The Foreign Ministers of the European Union could consider fresh sanctions on Russian individuals on Monday, after more than 3,000 people were arrested across the country on Saturday demanding the release fo the opposition leader Alexei Navalny.


Last week, Europe’s lawmakers called for strengthened sanctions against Russia, also saying that work to complete the Nord Stream 2 pipeline must be stopped immediately. The call has been echoed by several EU leaders and diplomats, who kept a hardline stance on Kremlin. 


“The only way to [prevent conflict] is to force international law to be observed. The only way to do this without rifles, cannons and bombs is via sanctions. So we are ready to help build consensus on that issue,” Polish President Andrzej Duda told the FT over the weekend. 

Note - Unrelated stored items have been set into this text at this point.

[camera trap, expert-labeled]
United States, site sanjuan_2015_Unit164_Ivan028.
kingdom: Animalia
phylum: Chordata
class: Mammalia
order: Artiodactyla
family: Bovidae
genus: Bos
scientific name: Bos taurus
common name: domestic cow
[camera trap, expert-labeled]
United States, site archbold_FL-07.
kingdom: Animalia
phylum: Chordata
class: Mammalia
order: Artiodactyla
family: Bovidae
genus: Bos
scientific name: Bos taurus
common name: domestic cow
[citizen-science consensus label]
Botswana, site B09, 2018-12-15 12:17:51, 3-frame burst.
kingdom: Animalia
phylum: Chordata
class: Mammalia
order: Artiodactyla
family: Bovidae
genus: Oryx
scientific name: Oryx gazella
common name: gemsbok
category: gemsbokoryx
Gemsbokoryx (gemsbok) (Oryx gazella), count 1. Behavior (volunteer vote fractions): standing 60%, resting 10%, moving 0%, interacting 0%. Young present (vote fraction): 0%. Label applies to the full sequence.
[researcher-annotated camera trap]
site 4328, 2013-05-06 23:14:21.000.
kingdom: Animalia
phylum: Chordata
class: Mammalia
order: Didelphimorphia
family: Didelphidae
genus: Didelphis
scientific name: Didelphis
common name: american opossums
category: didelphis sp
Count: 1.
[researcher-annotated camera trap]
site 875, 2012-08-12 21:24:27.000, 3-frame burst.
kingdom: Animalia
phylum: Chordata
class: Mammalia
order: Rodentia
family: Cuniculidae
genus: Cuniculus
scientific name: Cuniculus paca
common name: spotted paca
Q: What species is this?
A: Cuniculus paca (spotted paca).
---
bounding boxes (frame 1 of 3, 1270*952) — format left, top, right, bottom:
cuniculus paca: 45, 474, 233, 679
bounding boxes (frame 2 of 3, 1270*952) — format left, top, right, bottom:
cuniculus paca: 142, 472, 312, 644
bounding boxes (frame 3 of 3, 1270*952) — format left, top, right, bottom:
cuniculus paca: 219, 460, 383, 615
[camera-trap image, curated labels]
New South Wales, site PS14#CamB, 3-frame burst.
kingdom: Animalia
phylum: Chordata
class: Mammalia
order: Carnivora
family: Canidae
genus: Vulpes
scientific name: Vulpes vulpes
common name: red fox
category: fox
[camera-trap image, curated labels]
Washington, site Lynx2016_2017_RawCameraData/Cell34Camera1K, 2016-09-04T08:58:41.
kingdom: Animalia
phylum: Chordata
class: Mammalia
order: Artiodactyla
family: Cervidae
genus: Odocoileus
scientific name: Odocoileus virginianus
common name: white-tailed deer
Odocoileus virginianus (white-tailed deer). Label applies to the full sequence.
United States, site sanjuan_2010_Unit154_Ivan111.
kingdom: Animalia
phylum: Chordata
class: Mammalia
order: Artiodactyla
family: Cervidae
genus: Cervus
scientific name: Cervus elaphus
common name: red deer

Citing “a change is in the air in Russia”, which Europe must support, Lithuania’s FM Gabrielius Landsbergis said on Monday that the bloc needs to send “a very clear and decisive message that this is not acceptable,” with his French counterpart, Jean-Yves Le Drian describing the mass arrest of protesters and the police’s violent crackdown as a “slide towards authoritarianism.”


In the meantime, Russia has accused the West of a “professionally prepared provocation” by inciting protests in support of Kremlin critic Navalny and of “interfering” into the internal affairs of the country. 


The Twitter post by the Russian Embassy in the UK came a day after dozens of thousands joined the anti-government rallies in several cities, from Vladivostok all the way to Moscow, defying heavy police presence and COVID restrictions prohibiting mass events.